◆ Action item
Rewrite the lines starting at the first one and ending at the line that contains "How many slices", replacing "horizontal axis" with "x-axis" and leaving everything else unchanged.

*** Opening of Data shown ***

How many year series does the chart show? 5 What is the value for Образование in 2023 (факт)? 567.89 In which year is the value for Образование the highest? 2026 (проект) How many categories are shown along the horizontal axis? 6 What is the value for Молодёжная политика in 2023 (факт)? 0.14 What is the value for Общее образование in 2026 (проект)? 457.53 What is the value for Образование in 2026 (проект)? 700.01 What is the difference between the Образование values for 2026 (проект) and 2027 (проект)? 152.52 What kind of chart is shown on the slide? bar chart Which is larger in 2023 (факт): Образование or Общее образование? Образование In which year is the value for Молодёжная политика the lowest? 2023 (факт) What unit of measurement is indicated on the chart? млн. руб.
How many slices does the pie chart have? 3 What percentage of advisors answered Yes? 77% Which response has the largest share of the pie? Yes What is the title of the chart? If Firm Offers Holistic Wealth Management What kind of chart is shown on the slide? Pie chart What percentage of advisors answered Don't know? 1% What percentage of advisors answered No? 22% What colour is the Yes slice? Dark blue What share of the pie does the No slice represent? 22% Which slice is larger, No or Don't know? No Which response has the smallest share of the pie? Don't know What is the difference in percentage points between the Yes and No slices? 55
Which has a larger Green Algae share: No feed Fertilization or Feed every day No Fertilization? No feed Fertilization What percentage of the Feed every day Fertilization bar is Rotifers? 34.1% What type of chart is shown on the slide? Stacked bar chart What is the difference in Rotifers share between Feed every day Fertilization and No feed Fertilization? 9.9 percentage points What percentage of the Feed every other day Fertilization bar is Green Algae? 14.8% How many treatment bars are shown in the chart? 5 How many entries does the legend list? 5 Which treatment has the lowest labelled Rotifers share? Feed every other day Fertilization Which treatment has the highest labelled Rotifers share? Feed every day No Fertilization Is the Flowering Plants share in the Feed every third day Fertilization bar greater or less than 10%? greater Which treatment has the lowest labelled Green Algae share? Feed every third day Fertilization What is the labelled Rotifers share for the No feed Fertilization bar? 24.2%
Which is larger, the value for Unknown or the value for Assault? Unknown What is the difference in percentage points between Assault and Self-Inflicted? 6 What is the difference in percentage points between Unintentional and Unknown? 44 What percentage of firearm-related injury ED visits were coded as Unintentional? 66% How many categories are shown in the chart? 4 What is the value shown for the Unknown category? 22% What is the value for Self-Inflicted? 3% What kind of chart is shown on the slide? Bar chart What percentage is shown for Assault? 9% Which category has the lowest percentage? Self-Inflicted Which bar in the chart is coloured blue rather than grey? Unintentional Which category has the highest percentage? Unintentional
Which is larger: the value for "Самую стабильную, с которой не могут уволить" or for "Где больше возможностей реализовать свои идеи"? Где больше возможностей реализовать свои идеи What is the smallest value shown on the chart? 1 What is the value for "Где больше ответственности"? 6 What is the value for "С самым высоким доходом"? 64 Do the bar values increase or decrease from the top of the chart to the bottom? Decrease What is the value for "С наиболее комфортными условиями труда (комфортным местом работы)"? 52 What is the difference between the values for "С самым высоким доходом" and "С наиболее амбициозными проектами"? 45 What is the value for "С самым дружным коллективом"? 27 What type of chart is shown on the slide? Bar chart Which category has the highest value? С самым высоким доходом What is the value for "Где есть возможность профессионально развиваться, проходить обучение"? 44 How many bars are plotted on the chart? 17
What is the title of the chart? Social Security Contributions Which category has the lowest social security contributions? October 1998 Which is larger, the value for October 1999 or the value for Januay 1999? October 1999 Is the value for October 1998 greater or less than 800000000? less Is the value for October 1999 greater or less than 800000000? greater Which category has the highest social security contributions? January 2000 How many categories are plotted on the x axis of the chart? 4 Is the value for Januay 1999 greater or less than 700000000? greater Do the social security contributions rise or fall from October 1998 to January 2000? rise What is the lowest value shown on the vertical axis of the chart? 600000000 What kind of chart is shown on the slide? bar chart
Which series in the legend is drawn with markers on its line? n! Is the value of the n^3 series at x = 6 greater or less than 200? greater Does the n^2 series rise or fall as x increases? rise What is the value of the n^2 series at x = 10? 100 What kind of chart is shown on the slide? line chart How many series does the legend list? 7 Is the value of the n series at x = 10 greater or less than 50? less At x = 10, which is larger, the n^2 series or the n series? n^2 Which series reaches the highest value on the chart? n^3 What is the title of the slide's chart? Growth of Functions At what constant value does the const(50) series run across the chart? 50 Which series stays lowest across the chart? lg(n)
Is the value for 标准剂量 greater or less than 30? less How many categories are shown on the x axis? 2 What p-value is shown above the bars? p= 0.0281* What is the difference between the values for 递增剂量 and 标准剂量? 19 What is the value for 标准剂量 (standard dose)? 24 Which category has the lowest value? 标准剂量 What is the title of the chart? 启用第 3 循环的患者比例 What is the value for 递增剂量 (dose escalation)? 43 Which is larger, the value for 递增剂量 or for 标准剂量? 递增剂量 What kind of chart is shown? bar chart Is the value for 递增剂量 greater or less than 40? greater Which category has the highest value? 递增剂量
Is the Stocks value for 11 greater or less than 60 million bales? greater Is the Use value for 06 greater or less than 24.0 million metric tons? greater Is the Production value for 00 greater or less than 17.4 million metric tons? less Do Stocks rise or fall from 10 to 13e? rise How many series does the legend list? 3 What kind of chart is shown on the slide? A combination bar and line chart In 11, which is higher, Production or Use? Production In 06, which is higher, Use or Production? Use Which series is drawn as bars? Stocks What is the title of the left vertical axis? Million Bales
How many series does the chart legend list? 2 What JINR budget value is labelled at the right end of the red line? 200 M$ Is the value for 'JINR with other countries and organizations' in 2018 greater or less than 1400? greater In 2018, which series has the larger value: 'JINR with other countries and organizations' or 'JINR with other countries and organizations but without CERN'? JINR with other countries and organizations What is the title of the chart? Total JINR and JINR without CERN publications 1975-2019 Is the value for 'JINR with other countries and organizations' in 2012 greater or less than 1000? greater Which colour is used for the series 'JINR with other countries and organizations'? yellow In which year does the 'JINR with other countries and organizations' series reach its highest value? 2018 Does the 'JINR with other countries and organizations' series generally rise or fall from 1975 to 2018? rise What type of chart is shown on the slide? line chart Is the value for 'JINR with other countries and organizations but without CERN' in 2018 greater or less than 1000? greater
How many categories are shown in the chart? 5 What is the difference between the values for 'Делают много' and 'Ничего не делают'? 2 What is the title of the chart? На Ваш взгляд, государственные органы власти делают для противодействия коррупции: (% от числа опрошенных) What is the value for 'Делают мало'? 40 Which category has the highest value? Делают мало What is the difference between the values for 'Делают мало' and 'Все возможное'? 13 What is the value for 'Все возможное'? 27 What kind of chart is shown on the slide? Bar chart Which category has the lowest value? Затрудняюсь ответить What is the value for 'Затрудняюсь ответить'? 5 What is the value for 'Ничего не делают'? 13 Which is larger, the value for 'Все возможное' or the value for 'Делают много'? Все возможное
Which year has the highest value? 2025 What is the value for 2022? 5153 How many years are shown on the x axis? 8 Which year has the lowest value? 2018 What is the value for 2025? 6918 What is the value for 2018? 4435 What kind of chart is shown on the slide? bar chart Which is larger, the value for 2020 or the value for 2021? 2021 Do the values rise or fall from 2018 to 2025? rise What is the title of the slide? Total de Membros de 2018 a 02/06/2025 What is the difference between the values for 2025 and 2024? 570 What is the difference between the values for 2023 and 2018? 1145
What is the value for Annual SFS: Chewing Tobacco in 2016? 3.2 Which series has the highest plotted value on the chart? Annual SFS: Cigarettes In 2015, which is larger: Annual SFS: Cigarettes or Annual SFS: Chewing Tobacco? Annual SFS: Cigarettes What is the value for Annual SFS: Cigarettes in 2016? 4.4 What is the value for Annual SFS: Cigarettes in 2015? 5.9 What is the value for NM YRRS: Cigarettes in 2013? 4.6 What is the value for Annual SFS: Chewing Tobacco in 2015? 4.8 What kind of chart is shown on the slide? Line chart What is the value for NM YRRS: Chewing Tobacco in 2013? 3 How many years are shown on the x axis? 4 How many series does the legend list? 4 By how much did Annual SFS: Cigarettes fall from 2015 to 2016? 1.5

*** Close of Data shown ***

◆ Solution to this exercise
How many year series does the chart show? 5 What is the value for Образование in 2023 (факт)? 567.89 In which year is the value for Образование the highest? 2026 (проект) How many categories are shown along the x-axis? 6 What is the value for Молодёжная политика in 2023 (факт)? 0.14 What is the value for Общее образование in 2026 (проект)? 457.53 What is the value for Образование in 2026 (проект)? 700.01 What is the difference between the Образование values for 2026 (проект) and 2027 (проект)? 152.52 What kind of chart is shown on the slide? bar chart Which is larger in 2023 (факт): Образование or Общее образование? Образование In which year is the value for Молодёжная политика the lowest? 2023 (факт) What unit of measurement is indicated on the chart? млн. руб.
How many slices does the pie chart have? 3 What percentage of advisors answered Yes? 77% Which response has the largest share of the pie? Yes What is the title of the chart? If Firm Offers Holistic Wealth Management What kind of chart is shown on the slide? Pie chart What percentage of advisors answered Don't know? 1% What percentage of advisors answered No? 22% What colour is the Yes slice? Dark blue What share of the pie does the No slice represent? 22% Which slice is larger, No or Don't know? No Which response has the smallest share of the pie? Don't know What is the difference in percentage points between the Yes and No slices? 55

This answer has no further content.